---- Rows
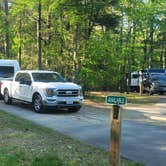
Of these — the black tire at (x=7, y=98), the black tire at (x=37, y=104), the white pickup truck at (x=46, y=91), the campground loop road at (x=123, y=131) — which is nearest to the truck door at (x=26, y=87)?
the white pickup truck at (x=46, y=91)

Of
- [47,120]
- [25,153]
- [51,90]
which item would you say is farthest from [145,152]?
[51,90]

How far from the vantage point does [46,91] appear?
1864 centimetres

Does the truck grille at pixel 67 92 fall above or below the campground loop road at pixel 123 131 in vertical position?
above

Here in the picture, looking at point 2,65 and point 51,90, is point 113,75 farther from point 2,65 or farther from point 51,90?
point 51,90

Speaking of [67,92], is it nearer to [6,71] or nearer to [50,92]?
[50,92]

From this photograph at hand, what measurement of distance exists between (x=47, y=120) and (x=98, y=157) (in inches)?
280

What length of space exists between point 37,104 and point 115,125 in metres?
11.9

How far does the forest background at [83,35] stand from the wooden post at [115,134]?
20073 mm

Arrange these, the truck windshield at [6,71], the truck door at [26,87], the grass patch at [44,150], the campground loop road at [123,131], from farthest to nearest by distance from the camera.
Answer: the truck windshield at [6,71] < the truck door at [26,87] < the campground loop road at [123,131] < the grass patch at [44,150]

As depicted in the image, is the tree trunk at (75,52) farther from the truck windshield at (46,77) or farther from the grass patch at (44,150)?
the grass patch at (44,150)

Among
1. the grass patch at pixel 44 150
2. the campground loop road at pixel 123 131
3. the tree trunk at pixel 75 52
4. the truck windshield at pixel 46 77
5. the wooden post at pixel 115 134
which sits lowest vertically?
the campground loop road at pixel 123 131

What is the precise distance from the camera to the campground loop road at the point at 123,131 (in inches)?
396

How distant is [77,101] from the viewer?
19016 millimetres

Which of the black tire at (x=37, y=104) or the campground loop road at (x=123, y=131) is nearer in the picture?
the campground loop road at (x=123, y=131)
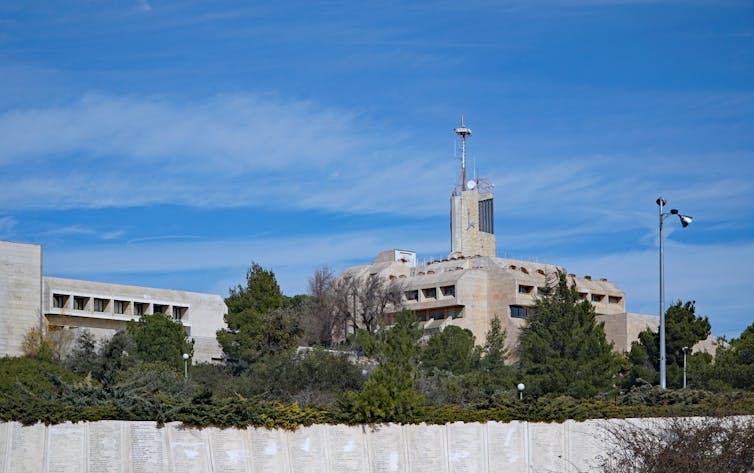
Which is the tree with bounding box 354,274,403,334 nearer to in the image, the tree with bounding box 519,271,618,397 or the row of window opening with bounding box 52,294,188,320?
the row of window opening with bounding box 52,294,188,320

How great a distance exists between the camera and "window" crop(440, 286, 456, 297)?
81706 millimetres

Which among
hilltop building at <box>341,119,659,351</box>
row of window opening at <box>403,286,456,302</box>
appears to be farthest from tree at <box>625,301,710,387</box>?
row of window opening at <box>403,286,456,302</box>

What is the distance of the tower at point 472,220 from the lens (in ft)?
293

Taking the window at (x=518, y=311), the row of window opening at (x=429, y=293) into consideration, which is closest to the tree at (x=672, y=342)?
the window at (x=518, y=311)

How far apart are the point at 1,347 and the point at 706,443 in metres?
53.2

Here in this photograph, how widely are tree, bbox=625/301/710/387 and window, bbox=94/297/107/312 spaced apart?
114 feet

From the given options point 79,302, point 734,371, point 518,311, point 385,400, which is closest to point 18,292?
point 79,302

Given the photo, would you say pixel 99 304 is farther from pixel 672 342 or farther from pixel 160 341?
pixel 672 342

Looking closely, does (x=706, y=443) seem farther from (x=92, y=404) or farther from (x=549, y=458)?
(x=92, y=404)

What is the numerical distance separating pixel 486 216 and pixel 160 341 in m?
38.2

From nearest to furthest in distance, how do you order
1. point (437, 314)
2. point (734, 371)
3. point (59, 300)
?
point (734, 371)
point (59, 300)
point (437, 314)

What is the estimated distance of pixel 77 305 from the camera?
7112 cm

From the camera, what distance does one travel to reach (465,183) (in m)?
90.2

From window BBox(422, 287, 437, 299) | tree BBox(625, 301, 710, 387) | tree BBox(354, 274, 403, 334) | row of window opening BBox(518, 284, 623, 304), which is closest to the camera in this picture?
tree BBox(625, 301, 710, 387)
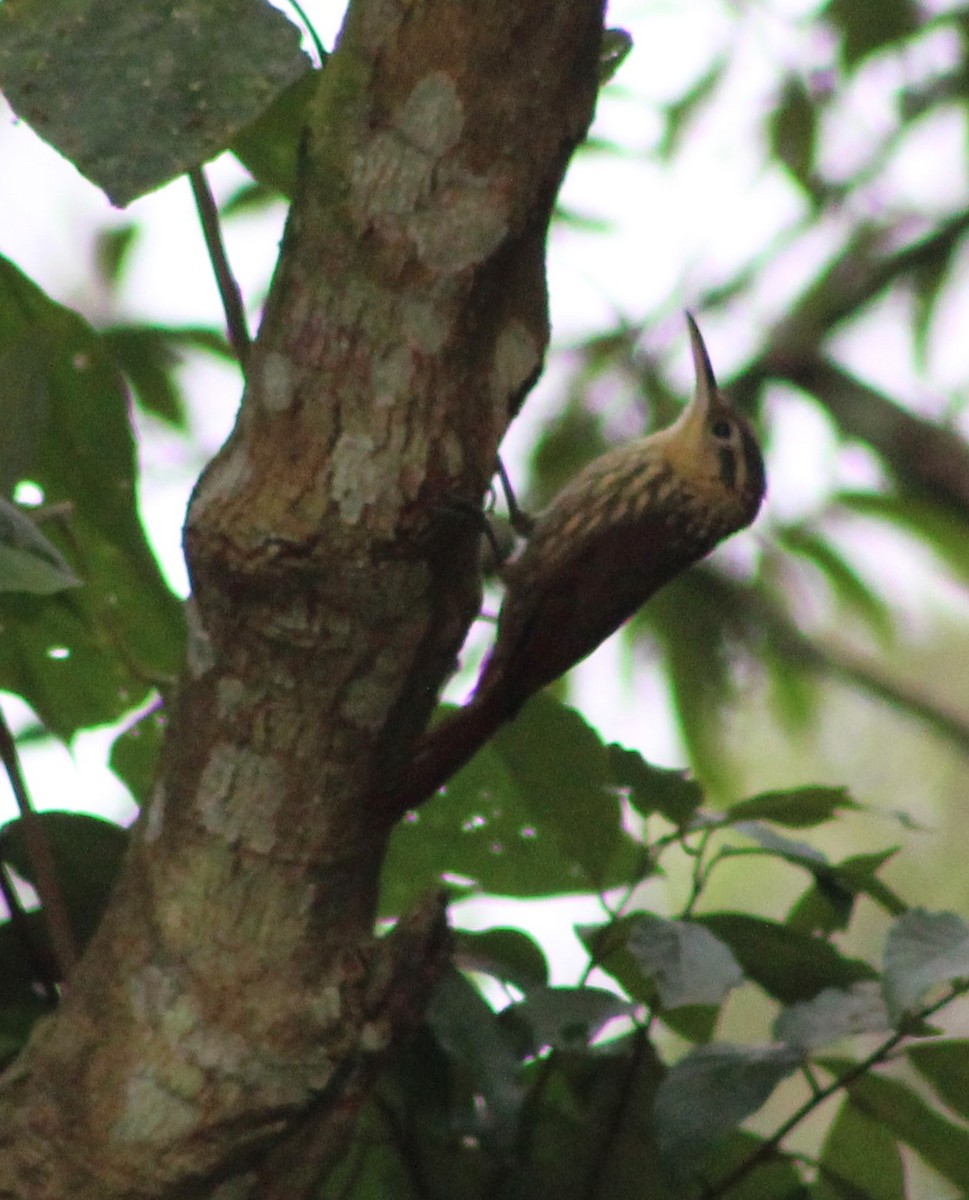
--------
*Problem details*
Rewrite all of these lines with each "wooden post" changed to "fence post" and everything else left as it is, omitting the pictures.

*Answer to the task*
Of these — the black tire at (x=7, y=98), the black tire at (x=37, y=104), the white pickup truck at (x=46, y=91), the campground loop road at (x=123, y=131) — which is nearest to the truck door at (x=26, y=87)?
the white pickup truck at (x=46, y=91)

Of
- [47,120]
- [25,153]
- [51,90]
which item would you say is farthest from [145,152]?
[51,90]

How far from the vantage point does [46,91] appear?
1864 centimetres

Does the truck grille at pixel 67 92 fall above or below the campground loop road at pixel 123 131 in vertical position?
above

Here in the picture, looking at point 2,65 and point 51,90, is point 113,75 farther from point 2,65 or farther from point 51,90?
point 51,90

Speaking of [67,92], is it nearer to [6,71] or nearer to [50,92]?
[50,92]

From this photograph at hand, what measurement of distance exists between (x=47, y=120) and (x=98, y=157) (in inches)?
280

What length of space exists between point 37,104 and point 115,125 in metres?
11.9

How far does the forest background at [83,35] stand from the fence post at [115,134]?
20073 mm

Arrange these, the truck windshield at [6,71], the truck door at [26,87], the grass patch at [44,150], the campground loop road at [123,131], from farthest to nearest by distance from the camera.
Answer: the truck windshield at [6,71] < the truck door at [26,87] < the campground loop road at [123,131] < the grass patch at [44,150]

As depicted in the image, is the tree trunk at (75,52) farther from the truck windshield at (46,77) or farther from the grass patch at (44,150)?
the grass patch at (44,150)

Among
1. the grass patch at pixel 44 150
2. the campground loop road at pixel 123 131
3. the tree trunk at pixel 75 52
4. the truck windshield at pixel 46 77
5. the fence post at pixel 115 134
which sits lowest vertically?
the campground loop road at pixel 123 131

What is the precise distance from the camera to the campground loop road at the point at 123,131 (in inches)?
396

How distant is [77,101] from the viewer?
19016 millimetres

Which of the black tire at (x=37, y=104) or the campground loop road at (x=123, y=131) is nearer in the picture?
the campground loop road at (x=123, y=131)
Which is the tree with bounding box 354,274,403,334 nearer to in the image, the tree with bounding box 519,271,618,397 or the row of window opening with bounding box 52,294,188,320?
the row of window opening with bounding box 52,294,188,320

How great a distance exists between the camera and "window" crop(440, 286, 456, 297)?
81706 millimetres

Which among
hilltop building at <box>341,119,659,351</box>
row of window opening at <box>403,286,456,302</box>
appears to be farthest from tree at <box>625,301,710,387</box>?
row of window opening at <box>403,286,456,302</box>

What is the distance of the tower at point 472,220 from the lens (in ft)?
293

Taking the window at (x=518, y=311), the row of window opening at (x=429, y=293) into consideration, which is closest to the tree at (x=672, y=342)?
the window at (x=518, y=311)

How far apart are the point at 1,347 and the point at 706,443 in metres?
53.2

Here in this photograph, how widely are tree, bbox=625/301/710/387 and window, bbox=94/297/107/312 spaced apart?
114 feet

From the given options point 79,302, point 734,371, point 518,311, point 385,400, which is closest to point 18,292?
point 79,302

Given the photo, would you say pixel 99 304 is farther from pixel 672 342 or farther from pixel 160 341?
pixel 672 342

Looking closely, does (x=706, y=443) seem farther from (x=92, y=404) or farther from (x=549, y=458)?
(x=92, y=404)

What is the numerical distance separating pixel 486 216 and pixel 160 341 in m?
38.2

From nearest to furthest in distance, how do you order
1. point (437, 314)
2. point (734, 371)
3. point (59, 300)
?
point (734, 371)
point (59, 300)
point (437, 314)

What is the estimated distance of pixel 77 305 from the camera?
7112 cm

From the camera, what distance does one travel to reach (465,183) (in m)?
90.2

From window BBox(422, 287, 437, 299) | tree BBox(625, 301, 710, 387) | tree BBox(354, 274, 403, 334) | row of window opening BBox(518, 284, 623, 304), which is closest to the camera in this picture?
tree BBox(625, 301, 710, 387)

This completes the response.